Fatto sta che al momento, e probabilmente per un altro bel po', almeno fino al referendum, non dovrebbero venire dai centristi pericoli per la navigazione di Matteo Renzi. Sia il premier che Angelino Alfano hanno blindato ognuno per la sua parte il governo. Renzi: «Pretestuoso chiedere le dimissioni del ministro». Alfano: «Non ci sarà alcun caso Lupi 2, il governo non rischia». Dunque? Non è che non sia successo niente in questi giorni dopo la poco chiara e per molti versi ancora confusa vicenda legata al fratello di Alfano.

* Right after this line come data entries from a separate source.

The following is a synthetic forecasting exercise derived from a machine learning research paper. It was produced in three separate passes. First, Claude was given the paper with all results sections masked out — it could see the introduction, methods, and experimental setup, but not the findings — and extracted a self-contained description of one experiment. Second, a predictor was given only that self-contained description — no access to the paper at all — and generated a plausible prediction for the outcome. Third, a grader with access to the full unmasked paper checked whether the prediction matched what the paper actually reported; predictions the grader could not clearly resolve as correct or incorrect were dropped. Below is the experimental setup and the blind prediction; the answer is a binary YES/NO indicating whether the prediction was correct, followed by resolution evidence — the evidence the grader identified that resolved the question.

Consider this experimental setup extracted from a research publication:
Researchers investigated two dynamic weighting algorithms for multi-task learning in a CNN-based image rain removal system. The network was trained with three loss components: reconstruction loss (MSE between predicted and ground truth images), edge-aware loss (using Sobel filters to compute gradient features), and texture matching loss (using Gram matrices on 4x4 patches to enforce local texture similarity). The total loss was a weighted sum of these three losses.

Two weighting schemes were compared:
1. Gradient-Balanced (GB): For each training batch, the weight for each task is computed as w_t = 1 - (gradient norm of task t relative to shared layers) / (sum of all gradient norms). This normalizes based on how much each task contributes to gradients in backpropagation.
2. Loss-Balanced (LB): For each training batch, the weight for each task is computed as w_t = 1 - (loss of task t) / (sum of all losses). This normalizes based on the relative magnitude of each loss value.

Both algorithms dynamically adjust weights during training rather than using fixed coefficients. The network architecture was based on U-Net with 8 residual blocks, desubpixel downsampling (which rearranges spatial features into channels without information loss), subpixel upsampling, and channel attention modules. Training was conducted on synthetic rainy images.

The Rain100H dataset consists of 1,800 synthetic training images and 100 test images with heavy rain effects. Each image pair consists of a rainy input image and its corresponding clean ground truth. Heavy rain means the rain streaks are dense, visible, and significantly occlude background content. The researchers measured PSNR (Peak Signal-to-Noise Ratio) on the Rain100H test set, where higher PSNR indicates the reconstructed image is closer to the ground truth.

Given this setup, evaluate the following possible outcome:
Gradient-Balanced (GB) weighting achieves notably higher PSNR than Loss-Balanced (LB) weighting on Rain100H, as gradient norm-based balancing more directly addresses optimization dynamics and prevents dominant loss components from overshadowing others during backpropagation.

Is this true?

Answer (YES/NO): NO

Dentro Ncd hanno ripreso fiato quanti già erano in dissenso con Alfano per una linea giudicata troppo arrendevole nei confronti di Renzi e del Pd, «che ci stiamo a fare in un governo che fa le unioni gay e non vuole neanche cambiare la legge elettorale?», il leit motiv dei dissidenti, che si chiamano Esposito, Formigoni e altri, ai quali era stato aggiunto nelle ultime ore anche Schifani.
 
IL COMUNICATO
Il capogruppo Ncd al Senato che organizza trappole e trabocchetti per far cadere il governo e proprio mentre il suo leader Alfano è sotto i riflettori? Troppo per il moderato e navigato Schifani, che infatti in giornata ha preso carta e penna e ha rilasciato il classico comunicato che non dà adito a interpretazioni: «Leggo che il gruppo da me presieduto preparerebbe imboscate al Senato. Vorrei ricordare che il mio gruppo si è sempre dimostrato responsabile e compatto e non ha mai assunto atteggiamenti ambigui e non in linea con il palese sostegno al governo». Si sgonfia quindi l'allarme circolato di una possibile imboscata a palazzo Madama sul decreto Enti locali, sia perché non sarebbe poi un gran gesto su una materia alquanto condivisa (lo dovrebbe votare finanche Forza Italia), sia perché, soprattutto, i numeri non mancherebbero lo stesso anche in presenza di dissidenti occulti o manifesti, tiratori franchi o meno, otto o meno o più che siano.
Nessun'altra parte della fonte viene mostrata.